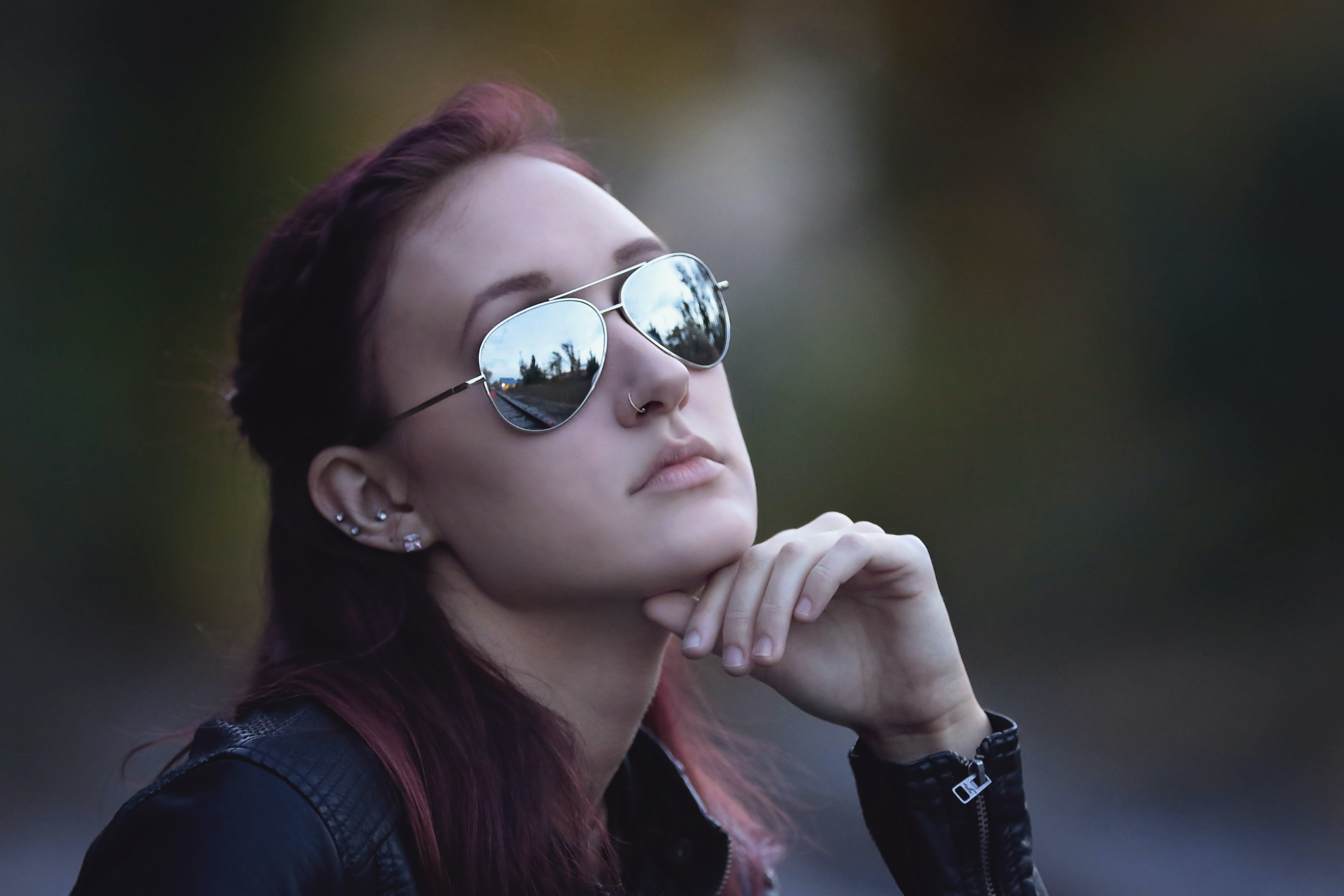 Closeup Photo Woman Sitting Wearing Sunglasses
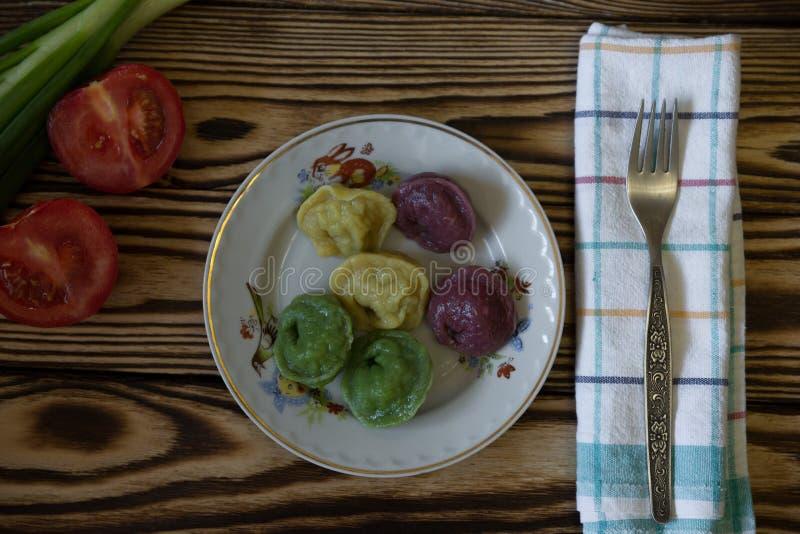 Tomate fresco e bolinhas de massa coloridas fotos de stock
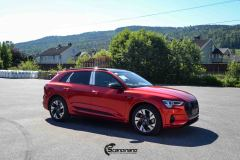 Audi-E-tron-Helfoliert-i-Ruby-Red-fra-PWF-15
|---|
Exercise description
Every line of the material above must be written out exactly, with no pictures.

Task solution
 Closeup Photo Woman Sitting Wearing Sunglasses
 Tomate fresco e bolinhas de massa coloridas fotos de stock
 Audi-E-tron-Helfoliert-i-Ruby-Red-fra-PWF-15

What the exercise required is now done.